Mark Whitman has used virtual assistants for "all kinds of tasks." Those include content writing, search engine optimization (SEO), social media and newsletter production, and general administrative tasks like managing calendars and email accounts.
Whitman is the CEO of the travel site Mountain IQ. During the pandemic, with demand for virtual assistants on the rise, he started a new venture called Tasket, which matches location-independent entrepreneurs with virtual help.
Whitman told me that even though virtual assistants can do almost anything, it doesn't mean they can do it well. When you're not working in an office, you have to spell out all of your expectations. That's how he does it.
"Every task comes with a detailed step-by-step standard operating procedure that sets out exactly how a task needs to be completed," he says. The procedures must be so detailed that anyone could pick one up and complete a task without training."
I've also spoken with other location-independent entrepreneurs who say they've switched most of their business to using virtual assistants because of the money they save.
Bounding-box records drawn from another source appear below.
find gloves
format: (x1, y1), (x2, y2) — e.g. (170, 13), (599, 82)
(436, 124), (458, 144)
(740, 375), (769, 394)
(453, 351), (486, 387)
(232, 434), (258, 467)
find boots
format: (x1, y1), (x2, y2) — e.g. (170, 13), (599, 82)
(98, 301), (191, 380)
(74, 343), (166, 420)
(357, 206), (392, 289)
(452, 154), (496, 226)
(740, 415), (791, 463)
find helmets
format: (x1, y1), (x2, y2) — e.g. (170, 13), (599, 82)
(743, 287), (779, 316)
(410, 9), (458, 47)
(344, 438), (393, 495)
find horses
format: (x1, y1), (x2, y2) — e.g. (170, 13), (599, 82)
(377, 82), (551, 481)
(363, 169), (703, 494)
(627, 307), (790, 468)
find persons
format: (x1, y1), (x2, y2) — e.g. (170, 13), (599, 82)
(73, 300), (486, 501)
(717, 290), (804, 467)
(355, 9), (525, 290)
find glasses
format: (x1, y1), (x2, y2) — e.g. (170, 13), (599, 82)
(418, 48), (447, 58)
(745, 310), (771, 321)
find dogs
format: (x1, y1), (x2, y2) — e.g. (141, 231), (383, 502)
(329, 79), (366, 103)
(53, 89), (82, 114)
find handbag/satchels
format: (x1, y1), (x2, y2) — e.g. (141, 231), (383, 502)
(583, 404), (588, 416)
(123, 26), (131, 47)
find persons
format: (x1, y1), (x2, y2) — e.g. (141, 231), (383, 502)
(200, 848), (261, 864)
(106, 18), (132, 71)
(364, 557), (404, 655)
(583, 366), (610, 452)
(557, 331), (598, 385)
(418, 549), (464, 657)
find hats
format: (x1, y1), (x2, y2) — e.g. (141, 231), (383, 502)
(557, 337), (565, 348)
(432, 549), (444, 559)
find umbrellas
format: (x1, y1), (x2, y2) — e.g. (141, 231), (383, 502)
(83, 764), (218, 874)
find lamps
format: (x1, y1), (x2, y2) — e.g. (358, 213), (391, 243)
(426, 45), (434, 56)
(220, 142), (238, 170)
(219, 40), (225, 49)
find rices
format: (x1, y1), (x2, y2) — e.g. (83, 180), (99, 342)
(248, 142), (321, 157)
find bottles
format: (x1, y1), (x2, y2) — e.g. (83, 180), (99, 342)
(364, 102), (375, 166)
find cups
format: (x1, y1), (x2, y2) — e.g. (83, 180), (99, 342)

You can find an English-speaking virtual assistant for as little as $5 an hour in some countries. But that can be problematic on several levels.
Kari DePhillips works with several virtual assistants who help with her public relations and SEO business, The Content Factory.
"I have a few different virtual assistants I work with for different types of projects," she explains. "For instance, one is a systems expert who manages our email marketing setup. This virtual assistant charges $45 per hour. But I have others that I pay $20 per hour. It's less specialized work, like research."
She even outsources the work of finding and vetting virtual assistants. She turned to Digital Nomad Kit for help. The company provides a matchmaking service for people who want to find a qualified virtual assistant.
Hannah Dixon, who runs Digital Nomad Kit, says anyone considering a VA needs to think about ethics in their hiring decision. Hiring by nationality — which is code for paying substandard wages for virtual help — can be an issue.
"People are beginning to seek out and pay virtual assistants according to the value of their skills and experience, with nationality not being a factor," she says. "This is something I have been advocating for years, and it's really encouraging to see a marked shift in direction for this space."
If the idea of a virtual assistant resonates in a post-pandemic world, you are not alone. My life is so disorganized that I can't even find the words to describe it. So when I saw Emerald Storm's site, which listed "chaos management" as a specialty, I had to know more.
Storm, whose eponymous virtual assistant company has grown by 263% this year, says her growth has come from referrals — people whose lives have been changed by hiring a virtual assistant.
"From our perspective, we sell the most important resource a person can have: time," she says.
But there's a right way and a wrong way to buy time.
Take inventory. Make a list of all the things you do in a day, in a week, in a month. Then decide what you can delegate and ask the virtual assistant you're considering if they can do those things. You might find you need more tech support than calendar management, so you want to make sure your virtual assistant aligns with your needs.
Don't go with the cheapest option. It's almost always the wrong one. "I've had so many clients who come to me after two or three bad experiences hiring overseas or even domestically because they went with the cheapest option," she says. "They are burned out, hurt, and out all the money and time that went into trying to make the cheaper option work."
Do a gut check. Are you ready to let go of the reins and trust someone to do the work? Are you prepared to train your virtual assistant to do things to your preferences? Are you ready to make yourself available to answer questions and give guidance, especially during the first eight weeks? If the answer is yes, you're ready for a virtual assistant, she says.
After researching this article, I decided to tame the chaos in my own life. I'm going to find a virtual assistant. But that's another story.